Of course, that third kid was exactly what our family needed. He is the perfect little caboose and fills holes we didn’t even know were there. Also, hindsight doesn’t negate the fact that adding a new baby into the mix was a lot to process emotionally and mentally. Just as soon as I felt like I had reached the Sweet Spot I had been waiting for, I had been thrust right back into the trenches of newborn life. No more days of exciting activities with bigger kids, but many more days of packing bottles, changing diapers, planning around nap schedules, paying for daycare, and feeling like I could always use “just one more hour” of sleep. The stress of that season was palpable at times. I often wondered if I would ever get back to that Sweet Spot again!
But now, here we are at present day. Specifically, today is Labor Day, and the weather has been beautiful. My family decided to go on a hike, and the Bigs requested a return to the Alum Hollow Trail. We weren't too far from the trail head when my husband looked at me and said, “I think we’re back to the Sweet Spot.” He’s right. The Bigs are now just shy of 13 and 10. The youngest is a feisty and independent 4 1/2 year old. Coincidentally, he’s the same age his older sister was when we adventured out on this same trail for the first time back in 2020. And once again, they all carried their own things. They laughed and joked together, and the only whining was the typical sibling nagging that comes with three kids. I wouldn’t say it was as magical as the first time, but it was pretty darn amazing.
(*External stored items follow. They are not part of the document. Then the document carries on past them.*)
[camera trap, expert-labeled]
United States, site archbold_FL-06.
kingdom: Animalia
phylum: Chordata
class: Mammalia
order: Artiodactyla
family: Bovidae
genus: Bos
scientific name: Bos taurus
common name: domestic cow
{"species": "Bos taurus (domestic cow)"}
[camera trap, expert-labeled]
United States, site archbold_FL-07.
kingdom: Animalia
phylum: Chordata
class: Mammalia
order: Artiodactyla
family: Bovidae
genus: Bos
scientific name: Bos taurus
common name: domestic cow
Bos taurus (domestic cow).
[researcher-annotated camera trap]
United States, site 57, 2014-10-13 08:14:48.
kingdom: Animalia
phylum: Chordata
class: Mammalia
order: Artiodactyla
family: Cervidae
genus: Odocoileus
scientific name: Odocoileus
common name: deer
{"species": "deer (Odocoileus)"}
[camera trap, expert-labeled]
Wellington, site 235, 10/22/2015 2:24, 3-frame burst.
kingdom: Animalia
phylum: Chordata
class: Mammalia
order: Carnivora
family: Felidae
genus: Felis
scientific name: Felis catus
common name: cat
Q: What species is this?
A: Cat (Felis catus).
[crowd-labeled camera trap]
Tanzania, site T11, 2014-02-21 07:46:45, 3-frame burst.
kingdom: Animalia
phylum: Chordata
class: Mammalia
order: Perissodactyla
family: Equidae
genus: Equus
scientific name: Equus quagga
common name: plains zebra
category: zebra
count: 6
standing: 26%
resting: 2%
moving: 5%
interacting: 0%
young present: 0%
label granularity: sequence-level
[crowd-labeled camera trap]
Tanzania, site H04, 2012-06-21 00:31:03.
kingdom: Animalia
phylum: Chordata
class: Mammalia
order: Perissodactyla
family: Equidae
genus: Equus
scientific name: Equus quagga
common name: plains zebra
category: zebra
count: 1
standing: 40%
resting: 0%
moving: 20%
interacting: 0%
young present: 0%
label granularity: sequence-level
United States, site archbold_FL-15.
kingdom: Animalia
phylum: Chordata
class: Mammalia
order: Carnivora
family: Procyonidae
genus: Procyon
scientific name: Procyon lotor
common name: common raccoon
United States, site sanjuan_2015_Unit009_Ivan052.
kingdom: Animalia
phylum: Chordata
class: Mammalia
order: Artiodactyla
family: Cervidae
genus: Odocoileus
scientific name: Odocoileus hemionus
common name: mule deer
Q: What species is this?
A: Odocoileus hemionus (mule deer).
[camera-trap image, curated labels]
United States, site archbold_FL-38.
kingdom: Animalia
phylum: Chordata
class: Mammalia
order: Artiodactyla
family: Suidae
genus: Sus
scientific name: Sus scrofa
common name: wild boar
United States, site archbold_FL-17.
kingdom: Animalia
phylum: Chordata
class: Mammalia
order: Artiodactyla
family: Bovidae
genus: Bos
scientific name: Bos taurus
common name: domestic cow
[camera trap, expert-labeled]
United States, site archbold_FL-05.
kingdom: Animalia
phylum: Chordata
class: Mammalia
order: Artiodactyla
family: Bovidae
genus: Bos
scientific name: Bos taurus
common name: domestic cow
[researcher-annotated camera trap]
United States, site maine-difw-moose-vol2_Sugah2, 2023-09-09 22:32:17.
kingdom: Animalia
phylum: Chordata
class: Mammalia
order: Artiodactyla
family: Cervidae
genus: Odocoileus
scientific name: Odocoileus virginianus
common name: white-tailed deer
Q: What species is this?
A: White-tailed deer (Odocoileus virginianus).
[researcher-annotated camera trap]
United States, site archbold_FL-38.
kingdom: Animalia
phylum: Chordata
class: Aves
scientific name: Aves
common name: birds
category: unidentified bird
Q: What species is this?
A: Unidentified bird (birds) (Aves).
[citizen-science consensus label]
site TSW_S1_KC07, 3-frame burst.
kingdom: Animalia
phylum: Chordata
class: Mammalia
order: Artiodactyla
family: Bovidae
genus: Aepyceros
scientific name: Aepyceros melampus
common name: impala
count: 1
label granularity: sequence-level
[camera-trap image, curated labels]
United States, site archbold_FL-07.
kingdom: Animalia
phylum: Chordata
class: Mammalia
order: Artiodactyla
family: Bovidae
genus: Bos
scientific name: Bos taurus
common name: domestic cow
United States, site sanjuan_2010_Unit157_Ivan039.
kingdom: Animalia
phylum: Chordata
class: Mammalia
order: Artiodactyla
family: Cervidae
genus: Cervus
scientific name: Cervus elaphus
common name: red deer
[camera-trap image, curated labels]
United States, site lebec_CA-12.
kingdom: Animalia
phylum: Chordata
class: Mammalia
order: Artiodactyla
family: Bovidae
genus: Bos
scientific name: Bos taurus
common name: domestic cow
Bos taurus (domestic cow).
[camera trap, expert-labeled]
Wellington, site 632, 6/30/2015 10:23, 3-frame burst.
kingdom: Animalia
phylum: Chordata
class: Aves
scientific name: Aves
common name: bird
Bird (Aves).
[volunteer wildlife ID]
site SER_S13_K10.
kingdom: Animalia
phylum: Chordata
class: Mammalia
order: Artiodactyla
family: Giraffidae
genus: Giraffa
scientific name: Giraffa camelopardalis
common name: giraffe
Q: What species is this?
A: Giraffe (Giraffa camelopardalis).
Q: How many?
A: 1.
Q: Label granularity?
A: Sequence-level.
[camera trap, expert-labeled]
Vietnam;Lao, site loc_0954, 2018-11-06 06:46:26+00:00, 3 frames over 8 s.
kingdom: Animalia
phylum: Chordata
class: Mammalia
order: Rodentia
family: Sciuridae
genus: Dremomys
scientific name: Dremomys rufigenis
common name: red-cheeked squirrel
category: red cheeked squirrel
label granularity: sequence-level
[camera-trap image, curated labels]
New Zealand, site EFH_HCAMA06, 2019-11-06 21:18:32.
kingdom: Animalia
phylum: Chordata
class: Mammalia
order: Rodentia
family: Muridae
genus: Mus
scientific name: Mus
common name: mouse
So, Moms of Littles, this next part is for you. Hang on tight and remember that you’re doing a great job. Being a Mom is hard. It is not for the faint of heart, and those babies and toddlers provide a challenge unlike any other stage. Please remember to be kind to yourself! You’re not supposed to know exactly what you’re doing–this is the first time you’ve been in this place. When you find yourself thinking, “I’m no good at this, I wish I was a better mom. This is too hard, when will it feel easier?” Please take a moment to breathe, and remind yourself that you are doing a good job. Struggling doesn’t mean you are failing. It’s hardest when we care the most. You’re also not a bad mom if you don’t enjoy your children at this stage of life–it’s hard to enjoy being sleep deprived and stressed. Find glimmers of joy that help you feel calm in the moment. Pull in support to help you as needed. It’s ok to ask for help. Remind yourself in those difficult moments that “this too shall pass”. And one day, when you least expect it, you might find yourself in your own personal Sweet Spot where you look around and say, “I’ve got this!”